** WHAT YOU HAVE TO DO **
Revise the listing below by replacing each occurrence of "windshield" with "windscreen", leaving everything else as it stands. Omit the pictures from the result.

►

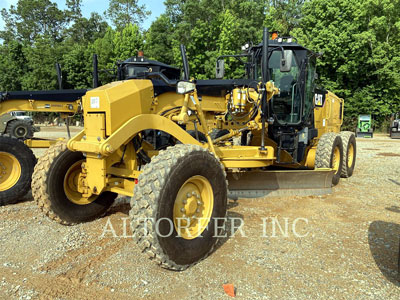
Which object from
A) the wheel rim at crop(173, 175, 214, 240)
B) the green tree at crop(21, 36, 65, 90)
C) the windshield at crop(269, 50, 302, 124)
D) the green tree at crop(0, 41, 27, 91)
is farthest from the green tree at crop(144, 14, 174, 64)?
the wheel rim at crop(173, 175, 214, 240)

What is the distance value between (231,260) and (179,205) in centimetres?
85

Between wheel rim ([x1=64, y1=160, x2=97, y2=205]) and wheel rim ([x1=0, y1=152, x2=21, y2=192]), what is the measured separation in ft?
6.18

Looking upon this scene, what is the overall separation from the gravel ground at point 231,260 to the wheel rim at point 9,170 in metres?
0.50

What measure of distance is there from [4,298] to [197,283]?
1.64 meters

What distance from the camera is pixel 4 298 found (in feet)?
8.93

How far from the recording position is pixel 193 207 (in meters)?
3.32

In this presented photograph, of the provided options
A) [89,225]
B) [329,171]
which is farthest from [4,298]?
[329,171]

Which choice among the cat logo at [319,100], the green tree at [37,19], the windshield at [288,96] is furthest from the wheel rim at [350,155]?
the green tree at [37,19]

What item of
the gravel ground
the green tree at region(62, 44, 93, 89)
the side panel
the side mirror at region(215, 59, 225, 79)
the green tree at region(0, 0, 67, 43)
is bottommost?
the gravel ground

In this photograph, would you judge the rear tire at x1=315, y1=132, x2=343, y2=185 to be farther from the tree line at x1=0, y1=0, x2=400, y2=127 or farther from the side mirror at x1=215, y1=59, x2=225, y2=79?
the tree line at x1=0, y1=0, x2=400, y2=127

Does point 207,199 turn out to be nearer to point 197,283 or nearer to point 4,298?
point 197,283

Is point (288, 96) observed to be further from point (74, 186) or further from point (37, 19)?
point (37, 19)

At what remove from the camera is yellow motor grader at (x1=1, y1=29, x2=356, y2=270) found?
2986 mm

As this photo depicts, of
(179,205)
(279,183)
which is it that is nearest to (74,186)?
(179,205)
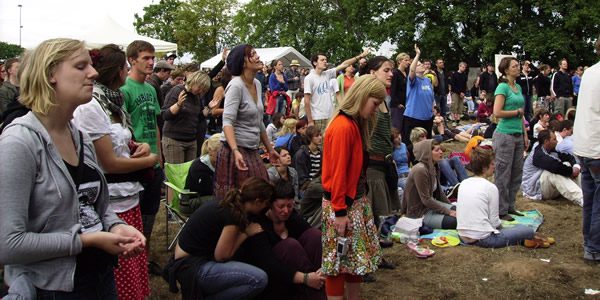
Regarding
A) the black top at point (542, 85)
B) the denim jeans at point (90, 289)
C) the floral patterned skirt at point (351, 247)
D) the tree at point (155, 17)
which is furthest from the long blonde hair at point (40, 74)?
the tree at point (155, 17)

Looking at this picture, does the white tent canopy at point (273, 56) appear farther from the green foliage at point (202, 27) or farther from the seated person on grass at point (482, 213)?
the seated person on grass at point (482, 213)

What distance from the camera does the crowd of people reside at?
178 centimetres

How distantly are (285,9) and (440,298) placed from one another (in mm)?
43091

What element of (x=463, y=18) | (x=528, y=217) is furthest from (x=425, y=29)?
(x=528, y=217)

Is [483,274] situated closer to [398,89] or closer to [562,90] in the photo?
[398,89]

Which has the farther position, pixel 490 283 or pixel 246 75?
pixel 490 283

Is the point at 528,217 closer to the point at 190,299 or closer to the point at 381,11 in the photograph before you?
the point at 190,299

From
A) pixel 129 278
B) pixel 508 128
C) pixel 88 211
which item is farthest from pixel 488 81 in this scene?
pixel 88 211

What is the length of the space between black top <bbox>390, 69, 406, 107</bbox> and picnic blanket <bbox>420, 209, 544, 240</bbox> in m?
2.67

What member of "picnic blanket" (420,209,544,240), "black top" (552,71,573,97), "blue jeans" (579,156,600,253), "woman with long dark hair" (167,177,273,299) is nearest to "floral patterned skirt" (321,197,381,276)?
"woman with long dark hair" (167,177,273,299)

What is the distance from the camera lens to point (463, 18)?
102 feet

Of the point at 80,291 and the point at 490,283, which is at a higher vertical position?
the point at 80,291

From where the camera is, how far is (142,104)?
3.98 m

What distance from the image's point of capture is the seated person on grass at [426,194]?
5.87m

◄

** WORKED ANSWER **
Which object from
A) the wheel rim at crop(173, 175, 214, 240)
B) the green tree at crop(21, 36, 65, 90)
C) the windscreen at crop(269, 50, 302, 124)
D) the green tree at crop(0, 41, 27, 91)
is farthest from the green tree at crop(144, 14, 174, 64)?
the wheel rim at crop(173, 175, 214, 240)

What is the distance value between (231,260) and (179,205) in centimetres?
85

Between wheel rim ([x1=64, y1=160, x2=97, y2=205]) and wheel rim ([x1=0, y1=152, x2=21, y2=192]), what is the measured separation in ft?
6.18

Looking upon this scene, what is the overall separation from the gravel ground at point 231,260 to the wheel rim at point 9,170 in metres?
0.50

What measure of distance is there from [4,298] to [197,283]?
1.64 meters

What distance from the camera is pixel 4 298 found (in feet)?
8.93

How far from the recording position is pixel 193 207 (in meters)?
3.32

In this presented photograph, of the provided options
A) [89,225]
B) [329,171]
which is farthest from [4,298]?
[329,171]

Which choice among the cat logo at [319,100], the green tree at [37,19], the windscreen at [288,96] is furthest from the wheel rim at [350,155]?
the green tree at [37,19]

What item of
the gravel ground
the green tree at region(62, 44, 93, 89)
the side panel
the side mirror at region(215, 59, 225, 79)
the green tree at region(0, 0, 67, 43)
is bottommost?
the gravel ground

In this photograph, would you judge the rear tire at x1=315, y1=132, x2=343, y2=185 to be farther from the tree line at x1=0, y1=0, x2=400, y2=127 or farther from the side mirror at x1=215, y1=59, x2=225, y2=79?
the tree line at x1=0, y1=0, x2=400, y2=127

Does point 207,199 turn out to be nearer to point 197,283 or nearer to point 4,298?
point 197,283

Is point (288, 96) observed to be further from point (74, 186) or further from point (37, 19)?
point (37, 19)

At what remove from the camera is yellow motor grader at (x1=1, y1=29, x2=356, y2=270) found?
2986 mm

As this photo depicts, of
(179,205)
(279,183)
which is it that is nearest to (74,186)?
(179,205)
Regarding
A) the black top at point (542, 85)
B) the denim jeans at point (90, 289)
C) the floral patterned skirt at point (351, 247)
D) the tree at point (155, 17)
which is furthest from the long blonde hair at point (40, 74)?
the tree at point (155, 17)

Looking at this picture, does the white tent canopy at point (273, 56) appear farther from the green foliage at point (202, 27) or farther from the seated person on grass at point (482, 213)?
the seated person on grass at point (482, 213)

What distance from the camera does the crowd of people reside at?
178 centimetres

How distantly are (285,9) and (440,298) placed from one another (in mm)?
43091

What element of (x=463, y=18) | (x=528, y=217) is furthest from (x=425, y=29)?
(x=528, y=217)

Is [483,274] situated closer to [398,89] or closer to [562,90] in the photo?
[398,89]

Which has the farther position, pixel 490 283 or pixel 246 75?
pixel 490 283

Is the point at 528,217 closer to the point at 190,299 or closer to the point at 381,11 in the photograph before you?
the point at 190,299

From
A) pixel 129 278
B) pixel 508 128
C) pixel 88 211
which item is farthest from pixel 488 81 in this scene?
pixel 88 211

What is the length of the space between black top <bbox>390, 69, 406, 107</bbox> and picnic blanket <bbox>420, 209, 544, 240</bbox> in m?
2.67

What member of "picnic blanket" (420,209,544,240), "black top" (552,71,573,97), "blue jeans" (579,156,600,253), "woman with long dark hair" (167,177,273,299) is nearest to "floral patterned skirt" (321,197,381,276)?
"woman with long dark hair" (167,177,273,299)

What is the distance from the camera lens to point (463, 18)?
102 feet

Of the point at 80,291 and the point at 490,283, which is at a higher vertical position?
the point at 80,291

From where the camera is, how far is (142,104)?
3.98 m

What distance from the image's point of capture is the seated person on grass at [426,194]?
5.87m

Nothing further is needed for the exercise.